Lau Annie Y S, Staccini Pascal
Centre for Health Informatics, Australian Institute of Health Innovation, Macquarie University, Australia.
IRIS Department, URE RETINES, Faculté de Médecine, Université Côte d'Azur, France.
Yearb Med Inform. 2019 Aug;28(1):174-178. doi: 10.1055/s-0039-1677935. Epub 2019 Aug 16.
To summarise the state of the art during the year 2018 in consumer health informatics and education, with a special emphasis on the special topic of the International Medical Informatics Association (IMIA) Yearbook for 2019: "Artificial intelligence in health: new opportunities, challenges, and practical implications".
We conducted a systematic search of articles published in PubMed using a predefined set of queries that identified 99 potential articles for review. These articles were screened according to topic relevance and 14 were selected for consideration as best paper candidates. The 14 papers were then presented to a panel of international experts for full paper review and scoring. Three papers that received the highest score were discussed in a consensus meeting and were agreed upon as best papers on artificial intelligence in health for patients and consumers in the year 2018.

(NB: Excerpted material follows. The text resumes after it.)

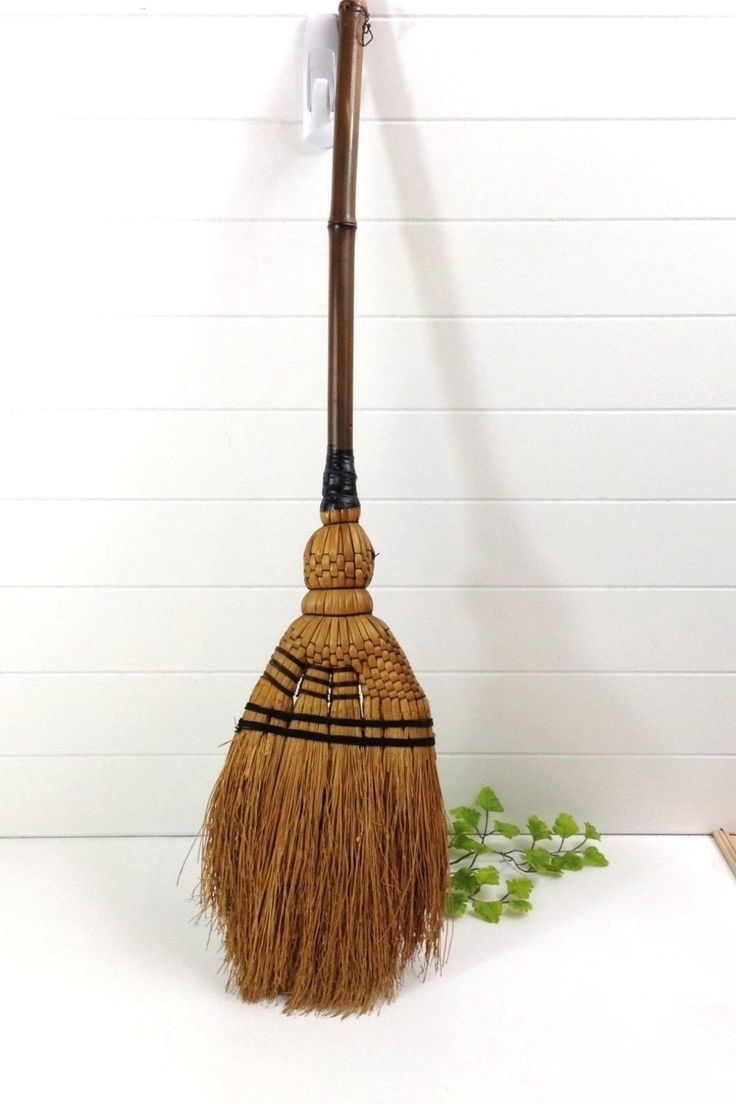 290 best old brooms images on pinterest whisk broom brooms and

Only a small number of 2018 papers reported Artificial Intelligence (AI) research for patients and consumers. No studies were found on AI applications designed specifically for patients or consumers, nor were there studies that elicited patient and consumer input on AI. Currently, the most common use of AI for patients and consumers lies in secondary analysis of social media data (e.g., online discussion forums). In particular, the three best papers shared a common methodology of using data-driven algorithms (such as text mining, topic modelling, Latent Dirichlet allocation modelling), combined with insight-led approaches (e.g., visualisation, qualitative analysis and manual review), to uncover patient and consumer experiences of health and illness in online communities.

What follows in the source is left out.